* _Aşağıdakileri tamamlayın_:
A – Peygamberimiz ve gençlik metninde Müslüman olduğunda 17 yaşında olduğu belirtilen kişilerin hepsini sıralayın.
B – Peygamberimiz ve gençlik metnini kaldığı yerden sürdürün.

* _Metin bölümü_:
Peygamberimiz ve gençlik

Peygamberimiz İslam’ı tebliğ ettiğinde insanların yaşına ve sınıfına bakmadan tebliğ yapmıştır. Kendisine inanların başında gençler gelmektedir. Bir hadisinde bu durumu şöyle ifade eder: “Bana gençler yanaştı, ihtiyarlar muhalefet etti” demiştir.

Resulullah’a inanan sahabelerin çoğunun yaşları çok gençti. Fakat biz sahabe denildiğinde veya o kişilerin ismini gördüğümüzde kafamızda olgun ve yetişkin insanlar çağrışırken, aslında günümüzde çocuk diyebileceğimiz çağda insanlar olduğunu bilmiyoruz. Bu durum da; Resulullah (sav)’in gençlere nasıl güvendiğini ve onlara sorumluluk verdiğini göstermesi açısından önemlidir.

Peygamberimize inanan ilk büyük sahabelerin Müslüman oldukları dönemdeki yaşlarına baktığımızda durumu daha iyi kavrarız. Bunlar;

Hz. Ali: Müslüman olduğunda 12 yaşındaydı. Bazı rivayetler on yaşında olduğunu bile söylemektedir. Ubeyde b. Cerrah 13, Cabir b. Abdullah ve Zeyd b. Harise 15, Abdullah b. Mesud, Habbab b. Eret ve Zubeyr b. Avvam 16, Talha b. Ubeydullah, Abdurrahman b. Avf, Erkam b. Ebi'l-Erkam, Sa'd b. Ebi Vakkas ve Esma bint Ebî Bekr 17, Muaz b. Cebel ve Musab b. Umeyr 18, Ebû Musa el-Eşari 19, Cafer b. Ebî Talip 22, Osman b. Huveyris, Osman b. Affan, Ebû Ubeyde, Ebû Hureyre ve Hz. Ömer 25 yaşlarında idiler.

* _Çıkarılan veriler_:
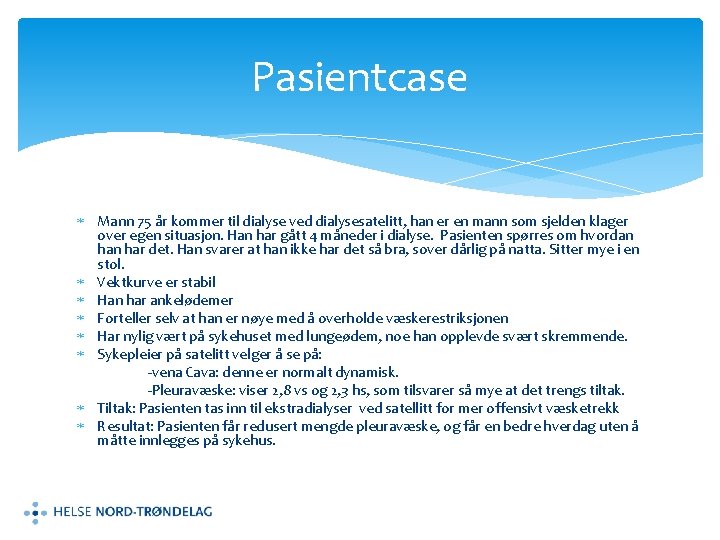 Pasientcase

* Mann 75 år kommer til dialyse ved dialysesatelitt, han er en mann som sjelden klager over egen situasjon. Han har gått 4 måneder i dialyse. Pasienten spørres om hvordan han har det. Han svarer at han ikke har det så bra, sover dårlig på natta. Sitter mye i en stol.
* Vektkurve er stabil
* Han har ankelødemer
* Forteller selv at han er nøye med å overholde væskerestriksjonen
* Har nylig vært på sykehuset med lungeødem, noe han opplevde svært skremmende.
* Sykepleier på satelitt velger å se på:
-vena Cava: denne er normalt dynamisk.
-Pleuravæske: viser 2,8 vs og 2,3 hs, som tilsvarer så mye at det trengs tiltak.
* Tiltak: Pasienten tas inn til ekstradialyser ved satellitt for mer offensivt væsketrekk
* Resultat: Pasienten får redusert mengde pleuravæske, og får en bedre hverdag uten å måtte innlegges på sykehus.

HELSE NORD-TRØNDELAG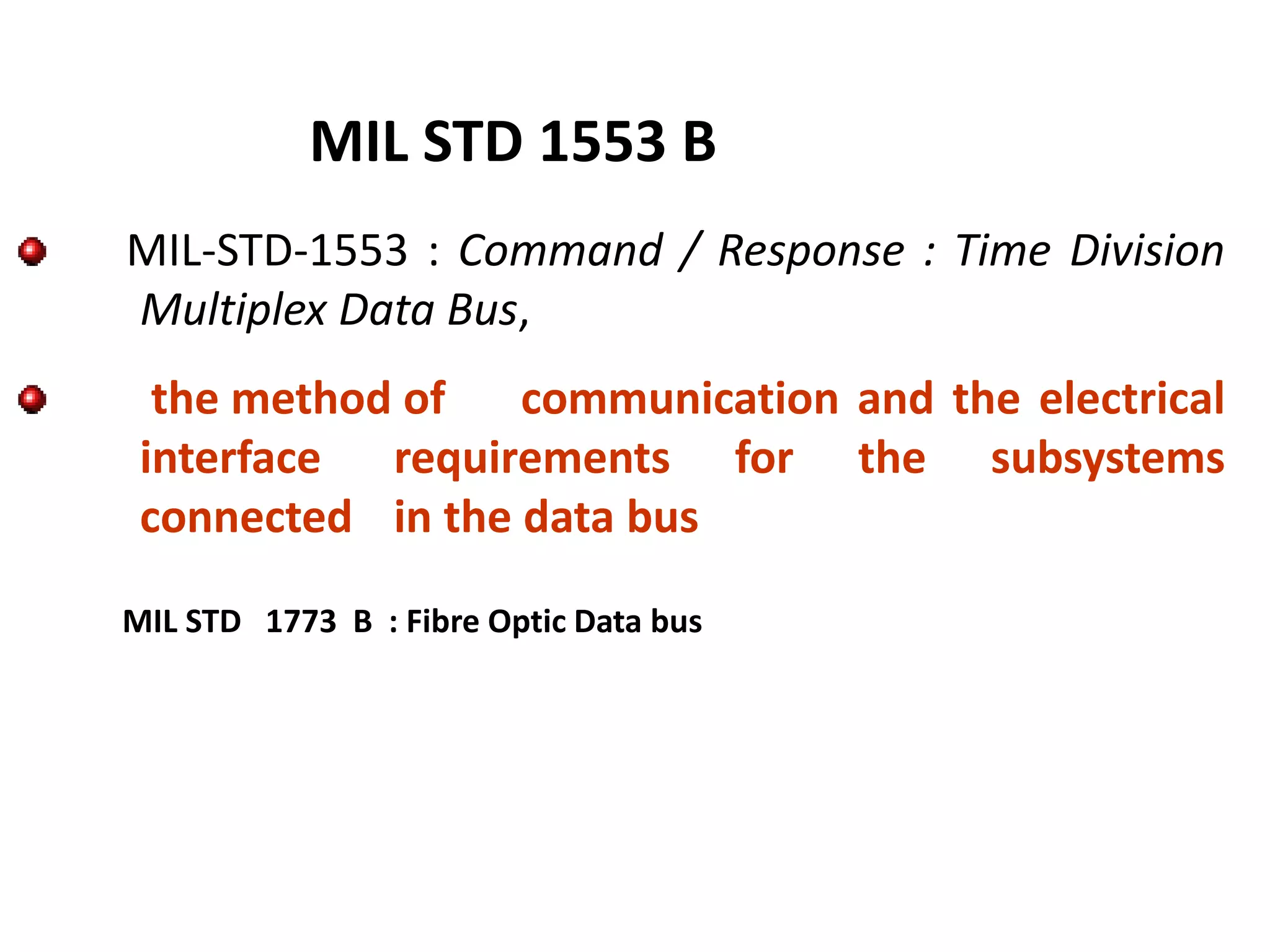 MIL STD 1553 B

MIL-STD-1553 : Command / Response : Time Division Multiplex Data Bus,

the method of communication and the electrical interface requirements for the subsystems connected in the data bus

MIL STD 1773 B : Fibre Optic Data bus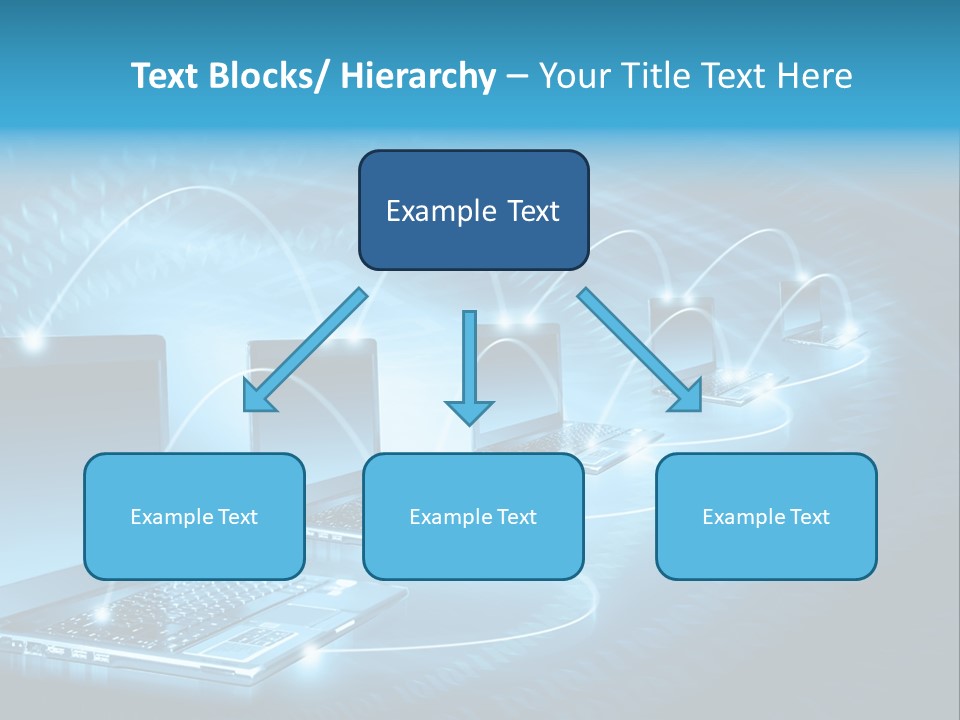 Text Blocks/ Hierarchy – Your Title Text Here

Example Text

Example Text

Example Text

Example Text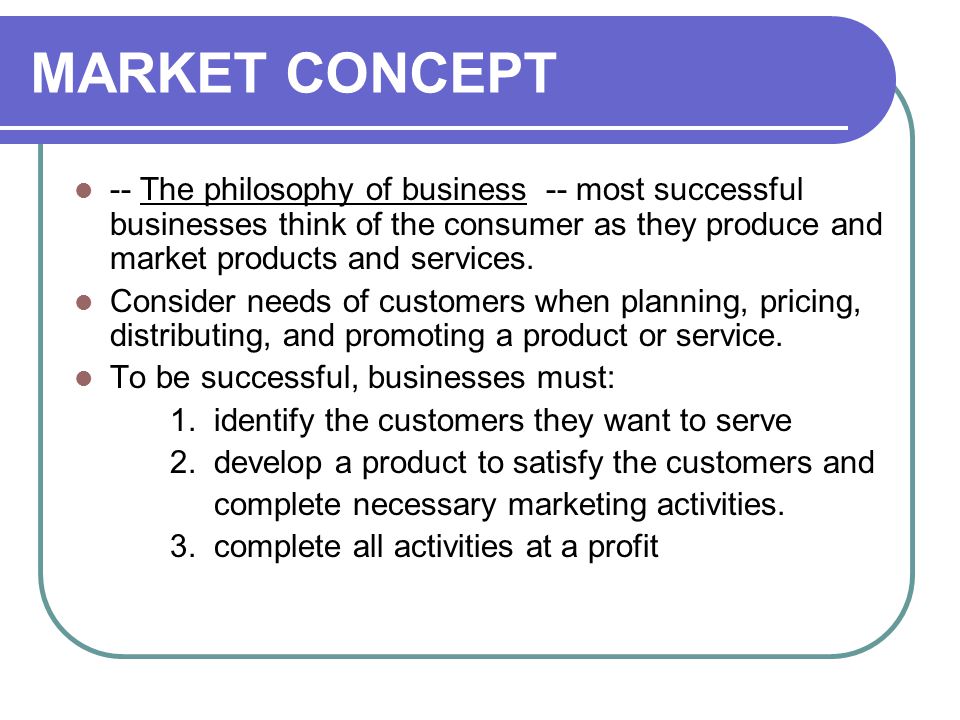 MARKET CONCEPT

- -- The philosophy of business -- most successful businesses think of the consumer as they produce and market products and services.
- Consider needs of customers when planning, pricing, distributing, and promoting a product or service.
- To be successful, businesses must:
  1. identify the customers they want to serve
  2. develop a product to satisfy the customers and complete necessary marketing activities.
  3. complete all activities at a profit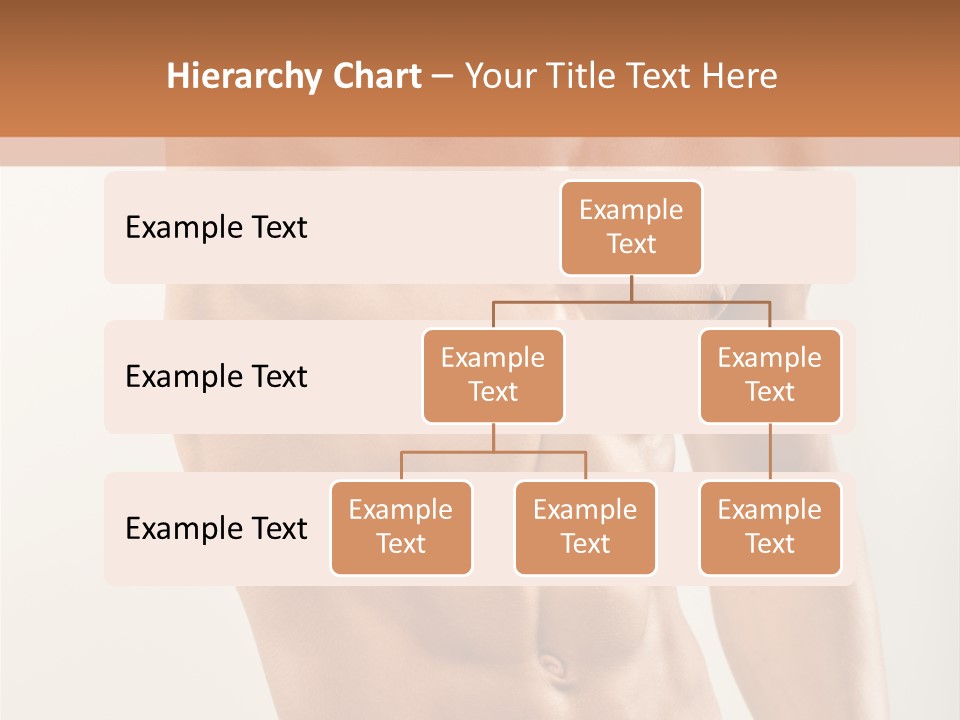 Hierarchy Chart – Your Title Text Here

Example Text

Example Text

Example Text

Example Text

Example Text

Example Text

Example Text

Example Text

Example Text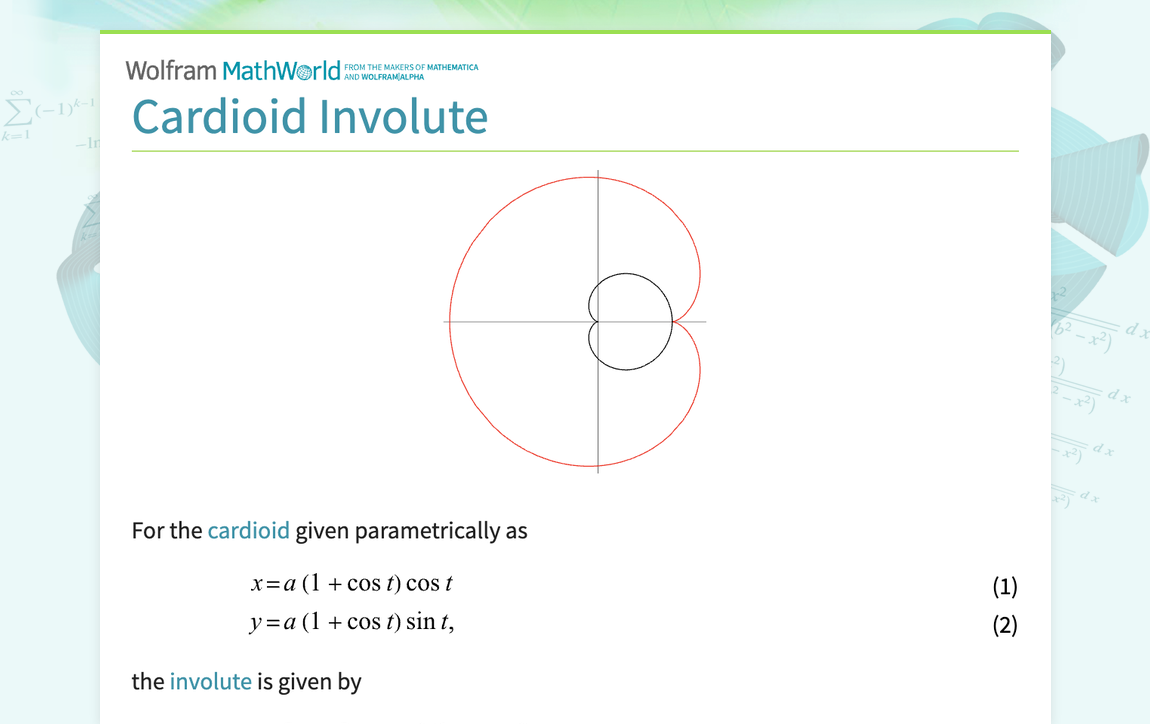 Wolfram MathWorld FROM THE MAKERS OF MATHEMATICA AND WOLFRAM|ALPHA

Cardioid Involute

For the cardioid given parametrically as

$x = a(1 + \cos t)\cos t$ (1)

$y = a(1 + \cos t)\sin t,$ (2)

the involute is given by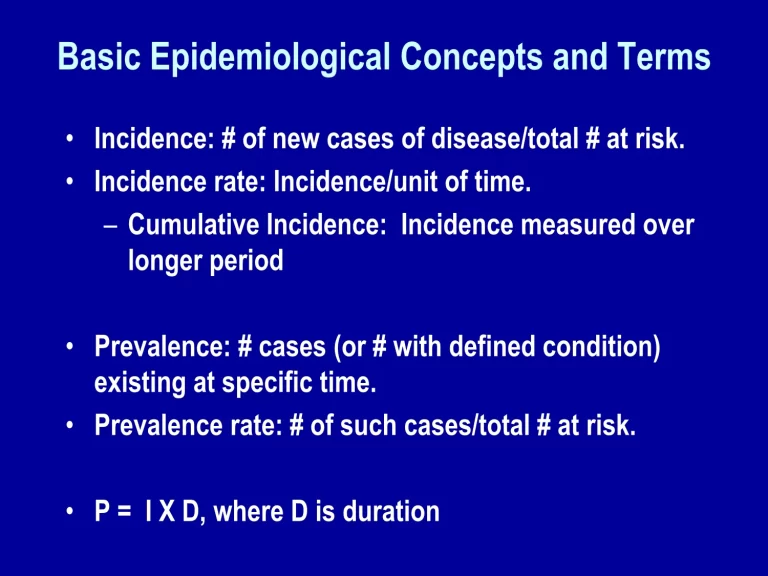 Basic Epidemiological Concepts and Terms

• Incidence: # of new cases of disease/total # at risk.
• Incidence rate: Incidence/unit of time.
– Cumulative Incidence: Incidence measured over longer period

• Prevalence: # cases (or # with defined condition) existing at specific time.
• Prevalence rate: # of such cases/total # at risk.

• P = I X D, where D is duration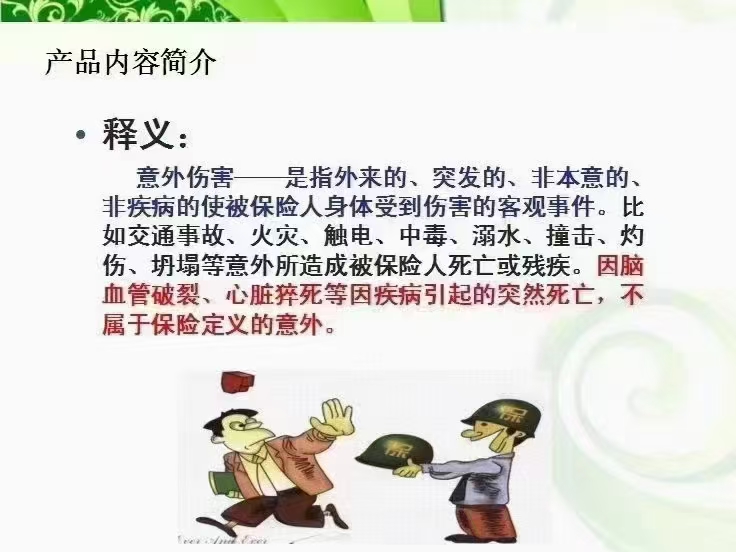 产品内容简介

• 释义：

意外伤害——是指外来的、突发的、非本意的、非疾病的使被保险人身体受到伤害的客观事件。比如交通事故、火灾、触电、中毒、溺水、撞击、灼伤、坍塌等意外所造成被保险人死亡或残疾。因脑血管破裂、心脏猝死等因疾病引起的突然死亡，不属于保险定义的意外。

保

保

Ever And Ever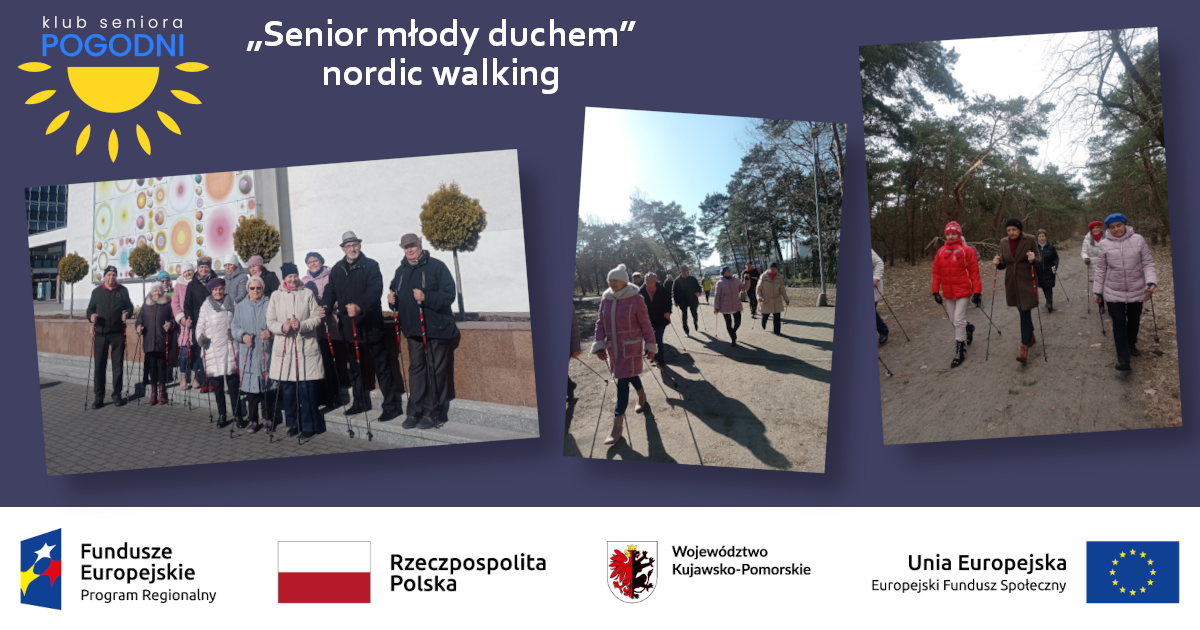 klub seniora
POGODNI

„Senior młody duchem”
nordic walking

Fundusze Europejskie
Program Regionalny

Rzeczpospolita Polska

Województwo Kujawsko-Pomorskie

Unia Europejska
Europejski Fundusz Społeczny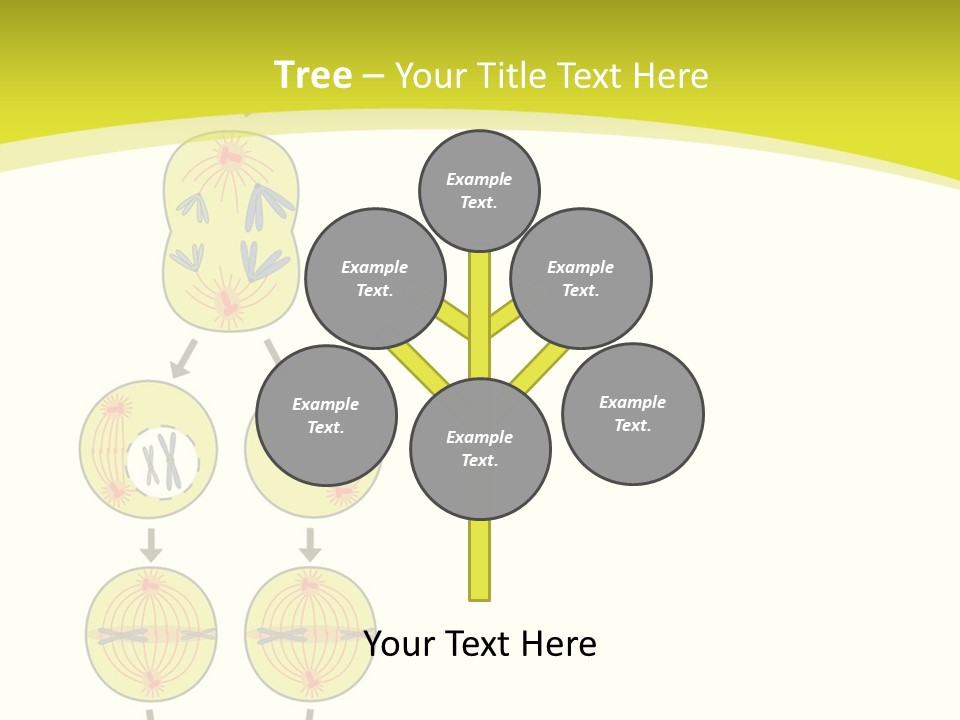 Tree – Your Title Text Here

Example Text.

Example Text.

Example Text.

Example Text.

Example Text.

Example Text.

Your Text Here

* _Görevlere göre yanıtlar_:
A – Talha b. Ubeydullah, Abdurrahman b. Avf, Erkam b. Ebi'l-Erkam, Sa'd b. Ebi Vakkas, Esma bint Ebî Bekr

B –
Peygamberimiz kendisine inanan ve davetini kabul eden bu gençlere görev ve sorumluluk vermekten çekinmemiştir. Tebük seferinde sancağı yirmi yaşlarındaki Zeyd bin Sabit (r.a.)’a, onsekiz yaşlarında olan Usame bin Zeyd’i ise Suriye’ye göndermek üzere hazırladığı orduya komutan tayin etmiş, Attab bin Esîd’i yirmi yaşlarında iken Mekke valisi tayin edip maaş bağlamıştır. Muaz b. Cebel’i henüz 25 yaşında iken Yemen’e vali olarak göndermiştir.

Resulullah (sav) vahiy katiplerini de gençler arasında seçmiş ve kendisinin ilk tercümanı olan Zeyd b. Sabit’i henüz onüç yaşındayken İbranice öğrenmesi için görevlendirmiş ve İbranice öğrenen bu genci yanında tercüman olarak tutmuştur. Ayrıca, kendisi henüz hayatta iken etrafındaki gençlerden bazılarına fetva verme izni de vermiştir. O'nun fetva vermelerine izin verdiği gençler arasında Hz. Ali, Abdurrahman b. Avf, Abdullah b. Mesud, Zeyd b. Sabit, Muaz b. Cebel gibi isimler bulunuyordu. Fetva verilmesi demek bugünkü anlamda hüküm vermek, yargılamak ve içtihatta bulunmak demektir.

Resulullah (sav), gençlerin eğitimiyle birebir ilgilenmiş, onların yetişmesi için gayret göstermiştir. , Muaz b. Cebel'i, Yemen'e kadı ve öğretmen olarak gönderirken, kendisine bir dava getirildiği zaman neye göre hüküm vereceğini sorar.

Muaz: "Allah'ın kitabına göre hüküm veririm" der.

Hz. Peygamber: "Onda bir hüküm olmazsa neye göre verirsin?" diye sorar.

Muaz: "Rasûlüllah'ın sünnetine göre hüküm veririm" der.

Hz. Peygamber: "Eğer Rasûlüllah'ın sünnetinde de hüküm bulamazsan ne yaparsın?" deyince,

Muaz: "Kendi görüşüme göre hüküm veririm" der.

Hz. Peygamber onun bu cevabından son derece memnun olur.

Mekke’de İslam’ı ilk kabul edenlerden birisi de o dönemde henüz 17 yaşında olan Erkam b. Ebil Erkam’dır. O, Kabe’nin yanında olan evini Resulullah’a tahsis ederek, burada İslam’ın yayılmasını sağlamış, ilk Müslümanların burada yetişmesine vesile olmuş, evini bir okul haline getirmiştir. Müşrikler, Kabe’nin dibinde olan bu evin Resulullah (sav)’in karargahı olduğunu bir türlü öğrenememiş, onu uzakta ararken kendilerinin yakınında olduğunu anlamamışlardır.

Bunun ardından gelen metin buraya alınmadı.